■ Data provided ■
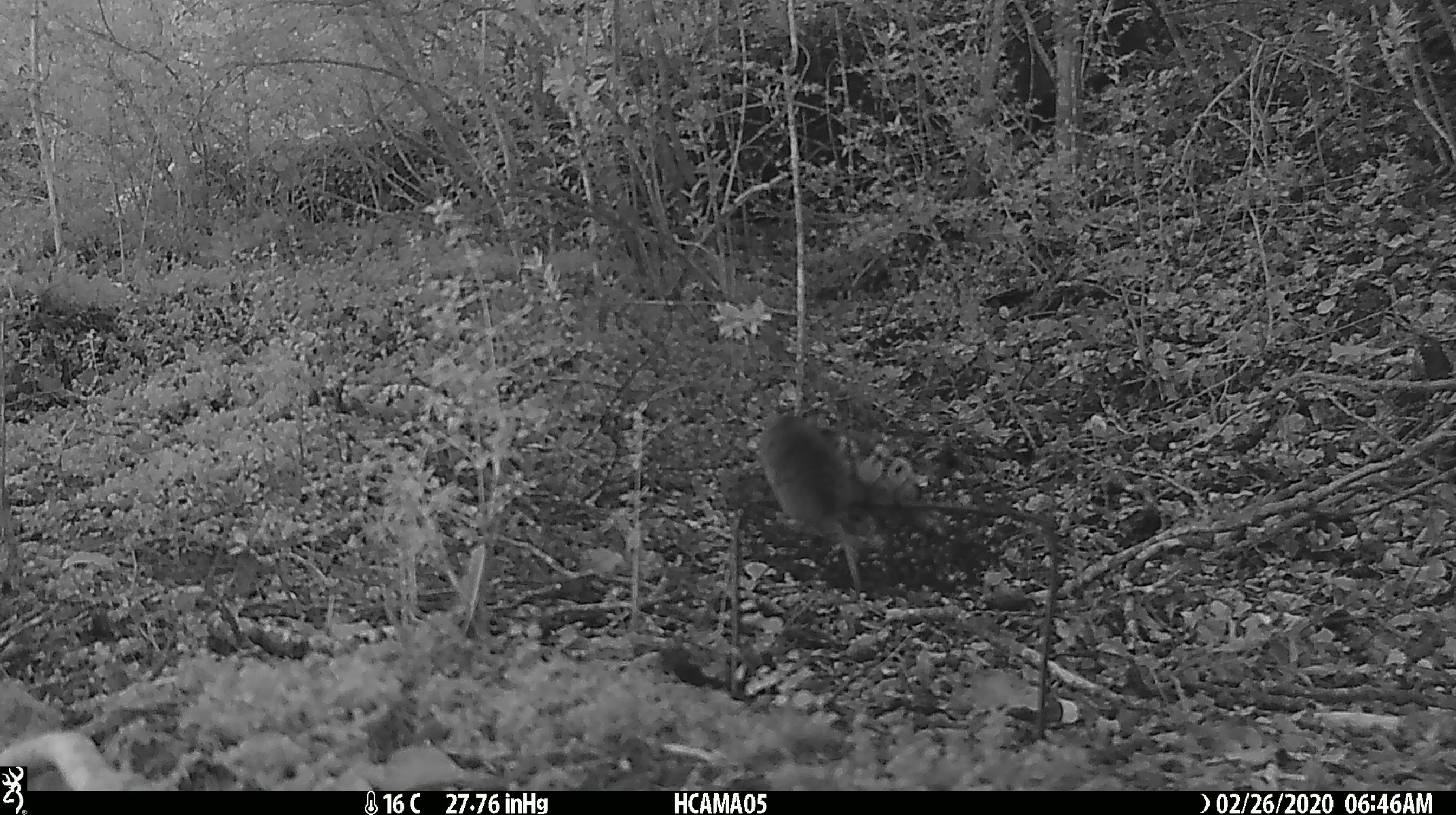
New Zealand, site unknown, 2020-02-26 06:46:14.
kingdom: Animalia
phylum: Chordata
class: Mammalia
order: Rodentia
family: Muridae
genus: Mus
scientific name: Mus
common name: mouse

■ Task to carry out ■
Word for word, set down every record, keeping the images out.

■ Written reply ■
New Zealand, site unknown, 2020-02-26 06:46:14.
kingdom: Animalia
phylum: Chordata
class: Mammalia
order: Rodentia
family: Muridae
genus: Mus
scientific name: Mus
common name: mouse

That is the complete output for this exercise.